I would reason as follows,
Note that if $x \notin \operatorname{dom} \phi$ then $\phi(x) = +\infty$ and so $\langle f, x \rangle - \phi(x) = -\infty$. Since $\operatorname{dom} \phi$ is non empty, there is at least one $x^*$ for which $\phi(x^*)$ is real and so $\phi^*(f) \ge \langle f, x^* \rangle - \phi(x^*)$ and so we have $\phi^*(f) = \sup_{x \in E} \langle f, x \rangle - \phi(x) = \sup_{x \in \operatorname{dom} \phi} \langle f, x \rangle - \phi(x)$.

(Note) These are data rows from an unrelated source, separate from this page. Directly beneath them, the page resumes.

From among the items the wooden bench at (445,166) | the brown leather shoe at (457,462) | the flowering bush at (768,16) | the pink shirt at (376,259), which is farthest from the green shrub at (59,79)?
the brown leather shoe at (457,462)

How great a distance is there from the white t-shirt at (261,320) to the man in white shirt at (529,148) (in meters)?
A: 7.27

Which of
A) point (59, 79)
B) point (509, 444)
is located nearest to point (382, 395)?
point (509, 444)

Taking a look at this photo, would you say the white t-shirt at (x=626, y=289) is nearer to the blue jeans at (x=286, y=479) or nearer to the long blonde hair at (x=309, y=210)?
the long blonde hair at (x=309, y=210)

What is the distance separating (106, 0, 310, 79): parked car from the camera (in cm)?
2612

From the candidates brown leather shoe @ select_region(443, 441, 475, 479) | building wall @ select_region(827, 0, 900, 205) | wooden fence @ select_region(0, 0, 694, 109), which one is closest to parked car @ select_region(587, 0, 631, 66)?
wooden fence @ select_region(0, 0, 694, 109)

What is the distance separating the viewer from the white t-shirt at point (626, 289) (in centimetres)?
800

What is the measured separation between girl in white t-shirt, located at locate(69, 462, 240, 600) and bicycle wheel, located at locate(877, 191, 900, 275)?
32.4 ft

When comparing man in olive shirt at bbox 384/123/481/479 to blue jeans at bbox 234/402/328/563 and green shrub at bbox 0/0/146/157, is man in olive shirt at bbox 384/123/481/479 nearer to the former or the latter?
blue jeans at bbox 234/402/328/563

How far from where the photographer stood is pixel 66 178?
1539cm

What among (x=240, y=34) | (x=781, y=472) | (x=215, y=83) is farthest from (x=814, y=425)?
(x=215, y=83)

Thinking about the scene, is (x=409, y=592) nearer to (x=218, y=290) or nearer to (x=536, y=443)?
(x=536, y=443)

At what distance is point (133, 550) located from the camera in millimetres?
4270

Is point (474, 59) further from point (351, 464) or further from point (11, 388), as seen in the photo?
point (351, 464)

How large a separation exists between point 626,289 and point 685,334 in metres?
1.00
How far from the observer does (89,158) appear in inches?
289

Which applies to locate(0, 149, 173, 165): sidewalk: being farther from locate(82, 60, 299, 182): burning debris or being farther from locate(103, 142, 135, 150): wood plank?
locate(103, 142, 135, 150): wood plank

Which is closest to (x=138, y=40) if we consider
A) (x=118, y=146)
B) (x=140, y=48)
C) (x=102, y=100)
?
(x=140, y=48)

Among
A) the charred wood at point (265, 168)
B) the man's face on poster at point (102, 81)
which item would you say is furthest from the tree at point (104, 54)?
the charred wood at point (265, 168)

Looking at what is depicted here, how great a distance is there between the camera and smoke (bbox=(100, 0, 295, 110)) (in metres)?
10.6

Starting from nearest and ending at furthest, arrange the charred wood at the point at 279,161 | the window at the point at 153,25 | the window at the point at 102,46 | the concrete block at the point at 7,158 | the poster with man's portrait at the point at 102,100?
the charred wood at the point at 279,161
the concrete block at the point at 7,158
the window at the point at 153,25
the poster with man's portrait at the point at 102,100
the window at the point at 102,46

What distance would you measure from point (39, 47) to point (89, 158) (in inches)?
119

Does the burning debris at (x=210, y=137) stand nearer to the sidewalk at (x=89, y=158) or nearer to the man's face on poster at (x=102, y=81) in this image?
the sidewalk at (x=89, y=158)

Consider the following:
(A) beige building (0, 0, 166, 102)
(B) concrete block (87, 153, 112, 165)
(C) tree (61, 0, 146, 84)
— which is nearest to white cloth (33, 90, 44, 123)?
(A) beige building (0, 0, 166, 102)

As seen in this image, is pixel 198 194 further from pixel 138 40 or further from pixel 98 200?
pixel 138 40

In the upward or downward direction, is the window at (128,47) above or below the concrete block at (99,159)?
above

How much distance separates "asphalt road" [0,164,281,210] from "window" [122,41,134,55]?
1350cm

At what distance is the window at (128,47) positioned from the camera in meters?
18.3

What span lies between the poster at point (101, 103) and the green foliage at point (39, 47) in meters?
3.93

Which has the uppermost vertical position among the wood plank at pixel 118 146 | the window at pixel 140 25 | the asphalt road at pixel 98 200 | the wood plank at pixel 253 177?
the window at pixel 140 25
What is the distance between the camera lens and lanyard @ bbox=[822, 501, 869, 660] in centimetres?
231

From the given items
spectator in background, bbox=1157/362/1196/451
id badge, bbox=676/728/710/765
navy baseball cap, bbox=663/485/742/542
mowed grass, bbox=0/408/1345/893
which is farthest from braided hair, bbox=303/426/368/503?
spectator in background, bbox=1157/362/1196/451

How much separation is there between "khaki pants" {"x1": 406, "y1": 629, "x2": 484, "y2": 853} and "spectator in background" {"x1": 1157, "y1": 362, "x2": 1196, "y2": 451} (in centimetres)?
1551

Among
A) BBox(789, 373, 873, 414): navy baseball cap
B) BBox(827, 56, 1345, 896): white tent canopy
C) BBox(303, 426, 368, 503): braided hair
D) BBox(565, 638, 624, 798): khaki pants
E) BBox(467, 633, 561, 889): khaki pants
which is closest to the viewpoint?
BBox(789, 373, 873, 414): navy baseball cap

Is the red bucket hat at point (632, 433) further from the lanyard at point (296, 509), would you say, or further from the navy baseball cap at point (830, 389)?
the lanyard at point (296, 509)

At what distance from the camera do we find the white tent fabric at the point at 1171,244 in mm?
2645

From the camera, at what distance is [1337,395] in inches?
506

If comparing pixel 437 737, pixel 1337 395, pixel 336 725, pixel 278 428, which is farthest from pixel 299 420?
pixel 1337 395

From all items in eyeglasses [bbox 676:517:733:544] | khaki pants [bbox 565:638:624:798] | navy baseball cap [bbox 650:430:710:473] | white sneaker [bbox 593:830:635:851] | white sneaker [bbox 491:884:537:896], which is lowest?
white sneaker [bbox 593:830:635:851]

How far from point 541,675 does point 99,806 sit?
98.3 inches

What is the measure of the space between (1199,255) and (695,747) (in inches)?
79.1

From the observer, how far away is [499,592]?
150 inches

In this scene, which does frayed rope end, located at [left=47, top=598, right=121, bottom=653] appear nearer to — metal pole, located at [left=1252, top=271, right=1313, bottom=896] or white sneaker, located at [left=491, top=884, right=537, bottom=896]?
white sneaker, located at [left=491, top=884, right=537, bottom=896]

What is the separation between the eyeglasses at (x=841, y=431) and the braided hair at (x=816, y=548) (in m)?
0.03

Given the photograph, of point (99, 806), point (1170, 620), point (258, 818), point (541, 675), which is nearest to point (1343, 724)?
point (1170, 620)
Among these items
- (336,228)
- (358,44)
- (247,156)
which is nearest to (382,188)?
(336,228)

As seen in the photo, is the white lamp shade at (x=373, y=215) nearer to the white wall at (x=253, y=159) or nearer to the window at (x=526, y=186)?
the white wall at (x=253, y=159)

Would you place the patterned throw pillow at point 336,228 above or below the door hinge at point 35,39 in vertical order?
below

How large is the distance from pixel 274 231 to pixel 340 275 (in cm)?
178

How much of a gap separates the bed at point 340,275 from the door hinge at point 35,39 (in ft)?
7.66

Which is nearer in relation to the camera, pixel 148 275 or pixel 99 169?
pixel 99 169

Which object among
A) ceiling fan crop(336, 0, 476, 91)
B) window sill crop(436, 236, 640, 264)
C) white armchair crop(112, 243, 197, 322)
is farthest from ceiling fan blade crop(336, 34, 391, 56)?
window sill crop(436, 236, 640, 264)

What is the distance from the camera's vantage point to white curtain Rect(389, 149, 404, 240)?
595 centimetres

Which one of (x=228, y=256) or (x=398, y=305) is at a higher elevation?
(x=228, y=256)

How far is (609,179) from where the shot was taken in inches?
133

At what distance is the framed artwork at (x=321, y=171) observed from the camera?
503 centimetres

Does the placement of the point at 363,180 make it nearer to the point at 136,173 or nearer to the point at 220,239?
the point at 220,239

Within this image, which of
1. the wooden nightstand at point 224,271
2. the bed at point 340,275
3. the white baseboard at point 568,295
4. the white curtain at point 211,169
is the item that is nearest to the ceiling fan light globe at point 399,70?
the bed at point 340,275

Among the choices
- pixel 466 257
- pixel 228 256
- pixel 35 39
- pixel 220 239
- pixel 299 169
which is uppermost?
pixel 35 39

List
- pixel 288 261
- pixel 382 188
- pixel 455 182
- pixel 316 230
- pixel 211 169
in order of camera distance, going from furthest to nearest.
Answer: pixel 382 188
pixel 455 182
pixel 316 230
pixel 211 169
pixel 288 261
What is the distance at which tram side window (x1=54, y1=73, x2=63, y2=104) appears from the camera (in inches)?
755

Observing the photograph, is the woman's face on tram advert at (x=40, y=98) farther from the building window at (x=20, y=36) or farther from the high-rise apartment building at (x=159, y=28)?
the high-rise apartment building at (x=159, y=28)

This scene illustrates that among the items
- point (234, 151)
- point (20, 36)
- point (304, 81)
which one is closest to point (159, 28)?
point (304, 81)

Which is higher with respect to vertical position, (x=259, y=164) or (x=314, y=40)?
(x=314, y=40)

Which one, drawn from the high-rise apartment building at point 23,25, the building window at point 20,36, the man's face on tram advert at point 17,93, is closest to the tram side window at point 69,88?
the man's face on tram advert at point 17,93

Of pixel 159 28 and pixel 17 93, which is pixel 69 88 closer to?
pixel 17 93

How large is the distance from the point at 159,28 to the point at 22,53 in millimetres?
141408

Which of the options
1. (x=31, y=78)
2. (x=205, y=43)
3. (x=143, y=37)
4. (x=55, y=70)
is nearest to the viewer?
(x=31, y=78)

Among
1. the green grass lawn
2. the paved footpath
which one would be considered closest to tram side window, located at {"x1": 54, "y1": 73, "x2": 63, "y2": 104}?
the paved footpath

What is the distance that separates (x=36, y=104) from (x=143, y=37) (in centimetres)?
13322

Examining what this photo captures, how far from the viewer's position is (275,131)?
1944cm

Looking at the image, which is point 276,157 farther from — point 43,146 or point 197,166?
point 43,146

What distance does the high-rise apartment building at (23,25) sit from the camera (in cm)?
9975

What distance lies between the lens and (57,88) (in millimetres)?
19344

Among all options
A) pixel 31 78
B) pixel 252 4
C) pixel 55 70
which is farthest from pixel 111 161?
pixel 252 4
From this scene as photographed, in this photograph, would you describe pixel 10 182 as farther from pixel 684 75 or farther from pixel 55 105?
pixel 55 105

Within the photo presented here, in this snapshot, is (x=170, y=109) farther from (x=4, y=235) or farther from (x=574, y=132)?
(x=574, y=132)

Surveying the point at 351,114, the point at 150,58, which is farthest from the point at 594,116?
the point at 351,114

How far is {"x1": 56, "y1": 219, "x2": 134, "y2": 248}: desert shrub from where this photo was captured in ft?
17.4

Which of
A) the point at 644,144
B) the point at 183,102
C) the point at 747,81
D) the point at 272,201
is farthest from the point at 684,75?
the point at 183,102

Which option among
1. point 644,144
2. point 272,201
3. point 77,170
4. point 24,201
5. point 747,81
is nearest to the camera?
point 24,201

For each $x \in \operatorname{dom} f$ the map $g_x(f)= \langle f, x \rangle - \phi(x)$ is continuous (in $f$), affine and hence convex. The $\operatorname{epi} g_x$ is convex and closed.
Since $\operatorname{epi} \phi^* = \cap_{x \in \operatorname{dom} f} \operatorname{epi} g_x$ we see that $\operatorname{epi} \phi^*$ is convex and closed, and hence $\phi^*$ is lsc.